O volume recebeu o primeiro lugar no Prêmio Jabuti de Poesia em 2006. O prêmio importa porque desloca Sant'Anna da prateleira única do poema-manifesto. Aqui o assunto não é só o Brasil como problema coletivo. É a existência vista de perto, com memória, natureza humana e a impermanência das coisas.
Uma poesia da maturidade
A nota de apresentação do livro descreve um autor que já esbravejou e já se confrontou, e que agora descansa as armas para olhar as incoerências da vida. Essa imagem ajuda, desde que não vire clichê de “poeta sereno”. Vestígios não pede resignação. Pede atenção. O imponderável entra no poema como matéria, não como consolo.
Os temas são os de um homem culto e viajado que ainda olha o mundo com curiosidade de menino. Há reflexão sobre o tempo, sobre o corpo que envelhece, sobre o que permanece depois que o acontecimento passou. Quem conhece só Que país é este? pode estranhar a mudança de volume. Quem acompanha a carreira inteira reconhece o mesmo ouvido, agora voltado para outra escala.
Para quem este livro existe
O leitor certo não é necessariamente o estudante de história política. É quem quer a poesia de Affonso Romano de Sant'Anna depois da fase de intervenção imediata. Também é quem busca um Jabuti de poesia com data e obra concretas, não uma lista vaga de “principais livros”.
O volume tem cerca de duzentas páginas na edição da Rocco. Dá para ler em blocos. Cada poema funciona como peça; o conjunto funciona como diário de observação. Não há enredo a acompanhar. Há um tom a reconhecer: o de alguém que já viveu o bastante para não confundir vestígio com nostalgia barata.
Relação com o restante da obra
Sant'Anna não abandonou o Brasil ao escrever Vestígios. Mudou a distância. O país continua no horizonte, mas o primeiro plano é a vida observada, a memória e o tempo. Esse deslocamento ajuda a entender por que a autoridade dele não cabe num único poema de 1980.

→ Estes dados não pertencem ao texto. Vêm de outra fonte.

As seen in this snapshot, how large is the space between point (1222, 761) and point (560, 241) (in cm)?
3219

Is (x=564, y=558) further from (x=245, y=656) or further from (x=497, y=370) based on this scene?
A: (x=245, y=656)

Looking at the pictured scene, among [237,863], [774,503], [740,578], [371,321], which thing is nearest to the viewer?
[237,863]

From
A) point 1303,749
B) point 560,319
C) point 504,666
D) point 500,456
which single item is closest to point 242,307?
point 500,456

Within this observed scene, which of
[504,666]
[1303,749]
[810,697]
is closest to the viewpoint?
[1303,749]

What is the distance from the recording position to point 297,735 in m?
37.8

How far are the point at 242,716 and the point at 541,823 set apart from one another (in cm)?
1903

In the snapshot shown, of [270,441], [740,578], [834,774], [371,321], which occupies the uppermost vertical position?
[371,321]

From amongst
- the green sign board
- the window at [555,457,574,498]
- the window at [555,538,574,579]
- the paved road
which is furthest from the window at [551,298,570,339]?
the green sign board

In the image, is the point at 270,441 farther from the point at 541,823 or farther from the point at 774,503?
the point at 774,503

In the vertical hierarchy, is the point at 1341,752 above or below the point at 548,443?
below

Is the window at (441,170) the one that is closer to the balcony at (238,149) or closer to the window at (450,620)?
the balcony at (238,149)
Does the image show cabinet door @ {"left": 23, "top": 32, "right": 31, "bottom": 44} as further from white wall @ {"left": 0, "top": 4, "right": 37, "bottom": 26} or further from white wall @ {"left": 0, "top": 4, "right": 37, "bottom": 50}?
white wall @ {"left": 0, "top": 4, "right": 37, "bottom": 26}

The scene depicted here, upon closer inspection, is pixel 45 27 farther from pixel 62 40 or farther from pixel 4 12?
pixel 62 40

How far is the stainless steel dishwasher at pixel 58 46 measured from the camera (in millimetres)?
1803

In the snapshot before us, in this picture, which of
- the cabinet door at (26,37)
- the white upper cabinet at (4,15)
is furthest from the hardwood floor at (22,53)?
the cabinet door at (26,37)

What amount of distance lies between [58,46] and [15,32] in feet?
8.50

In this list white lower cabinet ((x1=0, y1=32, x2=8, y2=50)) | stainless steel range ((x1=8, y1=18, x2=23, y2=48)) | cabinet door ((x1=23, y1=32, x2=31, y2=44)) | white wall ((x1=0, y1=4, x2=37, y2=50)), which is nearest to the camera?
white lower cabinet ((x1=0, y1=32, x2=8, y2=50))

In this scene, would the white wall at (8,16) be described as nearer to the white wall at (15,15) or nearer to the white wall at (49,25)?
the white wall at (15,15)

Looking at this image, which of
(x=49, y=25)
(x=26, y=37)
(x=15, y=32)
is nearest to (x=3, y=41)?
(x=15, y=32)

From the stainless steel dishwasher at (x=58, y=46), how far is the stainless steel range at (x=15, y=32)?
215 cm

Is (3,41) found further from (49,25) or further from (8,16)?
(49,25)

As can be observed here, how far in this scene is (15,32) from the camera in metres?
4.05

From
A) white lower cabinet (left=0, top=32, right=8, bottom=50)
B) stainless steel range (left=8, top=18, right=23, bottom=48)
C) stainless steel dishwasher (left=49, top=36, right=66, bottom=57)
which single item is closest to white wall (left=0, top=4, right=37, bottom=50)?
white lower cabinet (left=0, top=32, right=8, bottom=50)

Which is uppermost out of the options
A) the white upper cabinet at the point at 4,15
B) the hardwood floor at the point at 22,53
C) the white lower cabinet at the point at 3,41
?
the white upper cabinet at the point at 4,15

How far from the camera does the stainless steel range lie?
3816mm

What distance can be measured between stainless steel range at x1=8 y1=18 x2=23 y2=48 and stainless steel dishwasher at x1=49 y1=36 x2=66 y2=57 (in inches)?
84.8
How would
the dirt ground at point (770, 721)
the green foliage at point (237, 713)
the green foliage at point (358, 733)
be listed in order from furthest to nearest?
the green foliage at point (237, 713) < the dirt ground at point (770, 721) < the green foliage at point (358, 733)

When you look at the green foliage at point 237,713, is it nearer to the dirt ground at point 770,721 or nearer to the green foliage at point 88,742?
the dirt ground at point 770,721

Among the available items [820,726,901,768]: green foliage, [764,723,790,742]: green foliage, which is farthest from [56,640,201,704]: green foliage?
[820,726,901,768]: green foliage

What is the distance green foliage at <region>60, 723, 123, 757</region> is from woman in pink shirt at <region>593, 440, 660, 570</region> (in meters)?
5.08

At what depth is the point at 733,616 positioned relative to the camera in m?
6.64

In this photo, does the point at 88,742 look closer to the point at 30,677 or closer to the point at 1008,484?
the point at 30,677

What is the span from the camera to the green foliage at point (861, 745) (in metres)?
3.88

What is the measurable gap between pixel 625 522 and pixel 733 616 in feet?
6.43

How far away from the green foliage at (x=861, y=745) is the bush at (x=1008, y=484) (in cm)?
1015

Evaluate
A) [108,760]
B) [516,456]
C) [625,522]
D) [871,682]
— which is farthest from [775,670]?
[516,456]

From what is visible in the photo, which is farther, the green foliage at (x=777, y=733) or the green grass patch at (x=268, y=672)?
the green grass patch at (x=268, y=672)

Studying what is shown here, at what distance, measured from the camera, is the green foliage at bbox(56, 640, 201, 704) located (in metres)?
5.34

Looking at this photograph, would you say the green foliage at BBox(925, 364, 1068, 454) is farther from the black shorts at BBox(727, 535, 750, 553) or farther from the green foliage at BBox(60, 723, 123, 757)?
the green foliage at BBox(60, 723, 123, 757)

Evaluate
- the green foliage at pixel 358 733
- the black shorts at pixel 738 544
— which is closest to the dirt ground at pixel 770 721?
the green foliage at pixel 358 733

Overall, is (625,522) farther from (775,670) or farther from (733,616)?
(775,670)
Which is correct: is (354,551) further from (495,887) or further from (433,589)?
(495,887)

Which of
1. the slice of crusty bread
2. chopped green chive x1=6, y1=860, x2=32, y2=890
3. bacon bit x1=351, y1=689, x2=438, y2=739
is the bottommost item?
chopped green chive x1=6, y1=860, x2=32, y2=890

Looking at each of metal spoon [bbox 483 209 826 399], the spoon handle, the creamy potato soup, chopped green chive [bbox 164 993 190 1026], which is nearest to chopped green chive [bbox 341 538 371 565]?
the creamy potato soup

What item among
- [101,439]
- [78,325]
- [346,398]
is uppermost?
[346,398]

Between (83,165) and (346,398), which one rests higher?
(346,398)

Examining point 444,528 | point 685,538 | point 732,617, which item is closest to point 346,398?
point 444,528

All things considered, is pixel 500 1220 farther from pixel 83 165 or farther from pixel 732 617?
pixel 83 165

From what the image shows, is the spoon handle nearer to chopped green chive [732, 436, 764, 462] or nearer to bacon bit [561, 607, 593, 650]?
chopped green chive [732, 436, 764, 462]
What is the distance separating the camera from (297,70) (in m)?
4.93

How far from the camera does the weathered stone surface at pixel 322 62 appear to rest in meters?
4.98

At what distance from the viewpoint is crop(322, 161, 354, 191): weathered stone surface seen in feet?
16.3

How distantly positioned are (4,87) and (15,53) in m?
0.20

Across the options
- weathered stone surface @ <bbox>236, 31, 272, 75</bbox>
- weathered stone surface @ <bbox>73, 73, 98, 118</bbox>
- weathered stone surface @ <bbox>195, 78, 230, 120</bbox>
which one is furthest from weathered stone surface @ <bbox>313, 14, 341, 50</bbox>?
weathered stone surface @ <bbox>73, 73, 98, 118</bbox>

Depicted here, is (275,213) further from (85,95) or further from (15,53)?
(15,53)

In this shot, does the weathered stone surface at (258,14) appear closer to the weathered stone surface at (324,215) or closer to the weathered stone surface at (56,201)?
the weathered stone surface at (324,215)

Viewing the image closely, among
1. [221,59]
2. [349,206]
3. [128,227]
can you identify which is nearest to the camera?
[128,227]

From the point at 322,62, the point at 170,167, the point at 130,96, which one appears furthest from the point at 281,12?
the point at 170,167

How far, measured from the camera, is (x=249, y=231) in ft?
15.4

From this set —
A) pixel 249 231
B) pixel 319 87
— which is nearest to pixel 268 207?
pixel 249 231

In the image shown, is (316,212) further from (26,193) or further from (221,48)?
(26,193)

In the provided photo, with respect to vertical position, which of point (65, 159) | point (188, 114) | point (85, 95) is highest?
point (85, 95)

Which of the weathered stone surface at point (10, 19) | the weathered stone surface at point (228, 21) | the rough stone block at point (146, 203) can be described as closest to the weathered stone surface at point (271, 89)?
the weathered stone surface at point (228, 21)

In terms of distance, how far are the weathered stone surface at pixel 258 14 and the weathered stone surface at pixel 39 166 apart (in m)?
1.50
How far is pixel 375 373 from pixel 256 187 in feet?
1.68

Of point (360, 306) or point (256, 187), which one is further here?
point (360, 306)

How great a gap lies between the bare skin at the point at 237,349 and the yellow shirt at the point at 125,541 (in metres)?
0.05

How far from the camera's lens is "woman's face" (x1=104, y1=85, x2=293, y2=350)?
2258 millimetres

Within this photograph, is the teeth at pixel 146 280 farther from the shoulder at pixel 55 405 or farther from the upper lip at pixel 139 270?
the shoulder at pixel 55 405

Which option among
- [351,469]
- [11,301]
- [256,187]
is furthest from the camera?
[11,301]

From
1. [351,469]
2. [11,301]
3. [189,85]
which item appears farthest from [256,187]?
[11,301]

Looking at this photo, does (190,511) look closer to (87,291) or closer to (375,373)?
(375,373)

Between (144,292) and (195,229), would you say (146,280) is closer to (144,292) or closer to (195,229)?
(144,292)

Quem monta uma prateleira mínima do autor costuma cruzar três momentos: a poesia pública de Que país é este?, a crítica de Drummond: o gauche no tempo e este livro da maturidade. Os três não se repetem. Um pergunta pelo país, outro lê o maior poeta mineiro do século e o terceiro pergunta o que resta de uma vida de olhar.
Como ler sem pressa de tese
Não é preciso chegar a Vestígios com aparato acadêmico. O livro se sustenta na leitura corrente. Ainda assim, quem estuda poesia brasileira contemporânea encontra aqui um Affonso menos citado em antologias escolares e mais próximo do poeta que continuou escrevendo depois da fama do cartaz.
A edição em capa comum da Rocco permanece a via mais direta. Há também versão digital. Em qualquer formato, o que conta é não tratar o Jabuti como selo decorativo: o prêmio reconheceu um livro que já não precisava gritar para ser ouvido.